Begin PAGE
Callum Skinner

Skinner inspires the next generation of Olympic cyclists

By Callum Skinner’s own admission, he has come full circle. Having basked in the acclaim of an adoring Edinburgh crowd up on the podium in Festival Square last week, it was hard for the 24-year-old not to recollect memories of eight years earlier when he stood and watched his idol Sir Chris Hoy lap up the applause following the Beijing games.

Hoy would prove to be a central figure in Skinner’s development, and continues to be so as the cyclist revealed that he is always on the end of the phone offering advice and support. Moving to Edinburgh at the age of 12, it was watching Hoy’s heroics that inspired Skinner to take up track cycling – initially at the Meadowbank Velodrome. 12 years on, Skinner is an Olympic champion and silver medallist, and is undoubtedly playing a starring role in inspiring the next generation of Olympic hopefuls.
End PAGE
Begin STORED DATA
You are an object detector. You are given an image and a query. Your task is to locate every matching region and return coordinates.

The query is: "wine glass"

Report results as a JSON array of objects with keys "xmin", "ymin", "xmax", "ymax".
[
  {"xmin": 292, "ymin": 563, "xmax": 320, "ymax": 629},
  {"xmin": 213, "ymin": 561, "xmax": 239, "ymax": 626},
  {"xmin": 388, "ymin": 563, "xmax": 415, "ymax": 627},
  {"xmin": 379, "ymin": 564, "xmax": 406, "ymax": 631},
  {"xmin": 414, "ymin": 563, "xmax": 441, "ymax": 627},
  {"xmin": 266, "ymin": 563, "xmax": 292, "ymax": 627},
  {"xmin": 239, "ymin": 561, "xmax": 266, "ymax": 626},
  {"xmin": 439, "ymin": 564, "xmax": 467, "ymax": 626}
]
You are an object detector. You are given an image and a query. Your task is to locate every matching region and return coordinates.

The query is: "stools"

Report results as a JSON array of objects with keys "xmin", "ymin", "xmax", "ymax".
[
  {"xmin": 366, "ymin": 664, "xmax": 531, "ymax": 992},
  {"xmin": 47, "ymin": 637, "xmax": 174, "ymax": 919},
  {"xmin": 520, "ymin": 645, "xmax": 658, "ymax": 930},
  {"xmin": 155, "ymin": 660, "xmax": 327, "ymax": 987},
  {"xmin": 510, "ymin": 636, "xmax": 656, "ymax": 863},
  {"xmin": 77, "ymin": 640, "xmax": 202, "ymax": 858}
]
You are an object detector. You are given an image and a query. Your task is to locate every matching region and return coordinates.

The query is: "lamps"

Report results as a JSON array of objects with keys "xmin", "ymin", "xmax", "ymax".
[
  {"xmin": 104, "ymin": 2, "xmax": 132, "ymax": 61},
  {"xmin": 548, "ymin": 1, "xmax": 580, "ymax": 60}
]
End STORED DATA
:: REQUIREMENT ::
Reproduce verbatim the passage of the Callum Skinner article above, starting with "Hoy would prove" and going on through "of Olympic hopefuls.".

:: RESPONSE TO THIS EXERCISE ::
Hoy would prove to be a central figure in Skinner’s development, and continues to be so as the cyclist revealed that he is always on the end of the phone offering advice and support. Moving to Edinburgh at the age of 12, it was watching Hoy’s heroics that inspired Skinner to take up track cycling – initially at the Meadowbank Velodrome. 12 years on, Skinner is an Olympic champion and silver medallist, and is undoubtedly playing a starring role in inspiring the next generation of Olympic hopefuls.